Work to be completed » Keeping each line intact, print the whole listing.

[Start of section]

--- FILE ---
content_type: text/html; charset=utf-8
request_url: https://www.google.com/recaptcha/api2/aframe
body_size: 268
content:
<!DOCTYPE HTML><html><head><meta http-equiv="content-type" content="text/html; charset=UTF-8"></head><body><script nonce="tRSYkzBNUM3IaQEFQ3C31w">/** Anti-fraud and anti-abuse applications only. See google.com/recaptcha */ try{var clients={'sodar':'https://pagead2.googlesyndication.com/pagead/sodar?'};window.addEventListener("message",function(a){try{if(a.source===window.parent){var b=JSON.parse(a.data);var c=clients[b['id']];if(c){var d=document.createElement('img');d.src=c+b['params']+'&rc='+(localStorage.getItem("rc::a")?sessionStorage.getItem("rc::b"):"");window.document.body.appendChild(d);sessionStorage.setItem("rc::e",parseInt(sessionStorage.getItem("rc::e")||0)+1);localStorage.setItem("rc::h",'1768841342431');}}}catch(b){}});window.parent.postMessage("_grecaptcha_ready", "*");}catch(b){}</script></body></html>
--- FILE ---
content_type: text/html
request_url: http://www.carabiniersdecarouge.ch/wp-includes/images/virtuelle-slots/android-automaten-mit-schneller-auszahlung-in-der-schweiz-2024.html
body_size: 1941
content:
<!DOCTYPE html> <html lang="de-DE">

[End of section]

Response box »
--- FILE ---
content_type: text/html; charset=utf-8
request_url: https://www.google.com/recaptcha/api2/aframe
body_size: 268
content:
<!DOCTYPE HTML><html><head><meta http-equiv="content-type" content="text/html; charset=UTF-8"></head><body><script nonce="tRSYkzBNUM3IaQEFQ3C31w">/** Anti-fraud and anti-abuse applications only. See google.com/recaptcha */ try{var clients={'sodar':'https://pagead2.googlesyndication.com/pagead/sodar?'};window.addEventListener("message",function(a){try{if(a.source===window.parent){var b=JSON.parse(a.data);var c=clients[b['id']];if(c){var d=document.createElement('img');d.src=c+b['params']+'&rc='+(localStorage.getItem("rc::a")?sessionStorage.getItem("rc::b"):"");window.document.body.appendChild(d);sessionStorage.setItem("rc::e",parseInt(sessionStorage.getItem("rc::e")||0)+1);localStorage.setItem("rc::h",'1768841342431');}}}catch(b){}});window.parent.postMessage("_grecaptcha_ready", "*");}catch(b){}</script></body></html>
--- FILE ---
content_type: text/html
request_url: http://www.carabiniersdecarouge.ch/wp-includes/images/virtuelle-slots/android-automaten-mit-schneller-auszahlung-in-der-schweiz-2024.html
body_size: 1941
content:
<!DOCTYPE html> <html lang="de-DE">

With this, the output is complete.